Why I Believe Professor Kim Is Asking The Wrong Question About Gatekeepers

In a forthcoming chapter in The Cambridge Handbook of Investor Safety (Cambridge College Press, 2021) UCLA Regulation Professor Sung Hui Kim asks “Do Lawyers Make Good Gatekeepers”?   She posits that there’s “a strong case for imposing gatekeeping duties on lawyers” whereas acknowledging that “prominent segments of the legal profession have long resisted such responsibilities”.  Whereas I could not qualify as “prominent”, I do rely myself among the many resistance.  My principal causes for opposing gatekeeper standing are as follows:

  • Conflicts of Curiosity.  If a lawyer is a gatekeeper, then she has obligations past the consumer.  It establishes a state of affairs akin to Justice Louis Brandeis’ notion of “counsel to the situation” relatively than counsel to the consumer.  Even Brandeis bumped into plenty of hassle with purchasers who thought that he needs to be looking for his or her pursuits, and never the pursuits of the state of affairs.  See Melvin I. Urofsky’s fascinating biography, Louis D. Brandeis: A Life (pages 65-70).  Our authorized system works finest when a celebration has a lawyer that represents solely that celebration and never the state of affairs, the deal or society as an entire.

  • Lawyer-Shopper Confidentiality.  Gatekeeper standing invitations violations of the confidentiality of attorney-client communications.  For instance, the Safety and Trade Fee’s Half 205 guidelines purport to immunize attorneys who disclose consumer confidences in sure circumstances.  In California, the State Bar Act requires attorneys to “maintain inviolate the confidence[s], and at every peril . . . to preserve the secrets, of his or her client[s].  Cal. Bus. & Prof.
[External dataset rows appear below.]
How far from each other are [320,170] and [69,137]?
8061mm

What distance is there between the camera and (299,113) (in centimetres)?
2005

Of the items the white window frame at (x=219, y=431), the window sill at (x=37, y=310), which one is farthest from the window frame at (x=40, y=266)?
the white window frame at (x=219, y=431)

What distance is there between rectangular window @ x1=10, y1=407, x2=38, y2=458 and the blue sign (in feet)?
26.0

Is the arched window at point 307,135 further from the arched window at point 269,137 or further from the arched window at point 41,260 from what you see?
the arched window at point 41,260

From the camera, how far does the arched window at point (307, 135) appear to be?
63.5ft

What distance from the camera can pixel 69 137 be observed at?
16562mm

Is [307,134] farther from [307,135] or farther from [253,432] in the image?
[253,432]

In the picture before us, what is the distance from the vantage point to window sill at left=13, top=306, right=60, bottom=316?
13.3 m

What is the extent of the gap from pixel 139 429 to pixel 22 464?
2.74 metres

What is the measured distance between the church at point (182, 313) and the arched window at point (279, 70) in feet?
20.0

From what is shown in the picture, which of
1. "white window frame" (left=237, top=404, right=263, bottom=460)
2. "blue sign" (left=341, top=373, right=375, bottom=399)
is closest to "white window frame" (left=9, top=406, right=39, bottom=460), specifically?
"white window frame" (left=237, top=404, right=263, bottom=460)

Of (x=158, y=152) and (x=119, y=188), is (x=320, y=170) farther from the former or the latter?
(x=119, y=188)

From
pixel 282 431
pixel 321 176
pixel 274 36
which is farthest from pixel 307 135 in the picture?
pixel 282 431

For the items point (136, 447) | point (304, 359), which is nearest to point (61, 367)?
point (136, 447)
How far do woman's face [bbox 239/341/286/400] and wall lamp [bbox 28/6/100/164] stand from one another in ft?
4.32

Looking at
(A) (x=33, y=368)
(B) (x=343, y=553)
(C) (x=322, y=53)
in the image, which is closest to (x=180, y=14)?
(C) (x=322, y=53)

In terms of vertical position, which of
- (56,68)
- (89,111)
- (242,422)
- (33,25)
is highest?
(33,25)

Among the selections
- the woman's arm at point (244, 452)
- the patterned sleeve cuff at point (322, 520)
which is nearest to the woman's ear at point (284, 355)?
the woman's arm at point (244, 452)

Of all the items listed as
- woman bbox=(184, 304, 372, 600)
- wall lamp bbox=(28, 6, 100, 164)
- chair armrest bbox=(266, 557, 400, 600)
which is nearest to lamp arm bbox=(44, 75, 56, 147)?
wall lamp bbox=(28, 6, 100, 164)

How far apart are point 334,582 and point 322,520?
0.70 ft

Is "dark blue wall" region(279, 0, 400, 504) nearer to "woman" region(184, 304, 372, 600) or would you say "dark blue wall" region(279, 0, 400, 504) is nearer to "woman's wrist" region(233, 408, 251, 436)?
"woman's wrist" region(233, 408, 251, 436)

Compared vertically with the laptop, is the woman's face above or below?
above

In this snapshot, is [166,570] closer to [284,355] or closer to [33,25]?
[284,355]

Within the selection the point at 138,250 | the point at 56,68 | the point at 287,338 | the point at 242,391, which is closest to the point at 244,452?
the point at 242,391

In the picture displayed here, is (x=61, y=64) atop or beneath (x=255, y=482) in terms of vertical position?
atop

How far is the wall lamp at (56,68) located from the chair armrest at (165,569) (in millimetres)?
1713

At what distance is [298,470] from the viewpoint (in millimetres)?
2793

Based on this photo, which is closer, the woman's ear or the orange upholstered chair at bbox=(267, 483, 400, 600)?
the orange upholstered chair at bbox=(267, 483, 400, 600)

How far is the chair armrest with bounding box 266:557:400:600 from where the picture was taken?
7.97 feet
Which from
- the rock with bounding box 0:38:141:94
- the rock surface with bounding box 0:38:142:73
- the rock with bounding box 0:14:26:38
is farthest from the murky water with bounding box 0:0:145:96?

Code § 6068(e).   This obligation is independent of an attorney’s obligations with respect to the attorney-client privilege as set forth in the Evidence Code (Sections 950-962) and the California Rules of Professional Conduct.   Jim Fotenos, Steve Hazen, Jim Walther, Nancy Wojtas and I spilled a pot full of ink over this topic in this legislation overview article.

  • Regulatory Seize.  As I famous on this piece (see p. 84), the lawyer as gatekeeper could also be extra inspired to remain within the good graces of the regulatory company than to behave as a vigorous advocate for his or her purchasers’ pursuits.

  • Quis Custodiet Ipsos Custodes?  If legal professionals are gatekeepers, who will watch the gatekeepers?  Presumably, this would be the very  regulatory businesses and thus we’re led again into the issues of divided loyalties and regulatory seize.

Briefly, the proper query is would you need to be suggested and represented by a gatekeeper with divided obligations?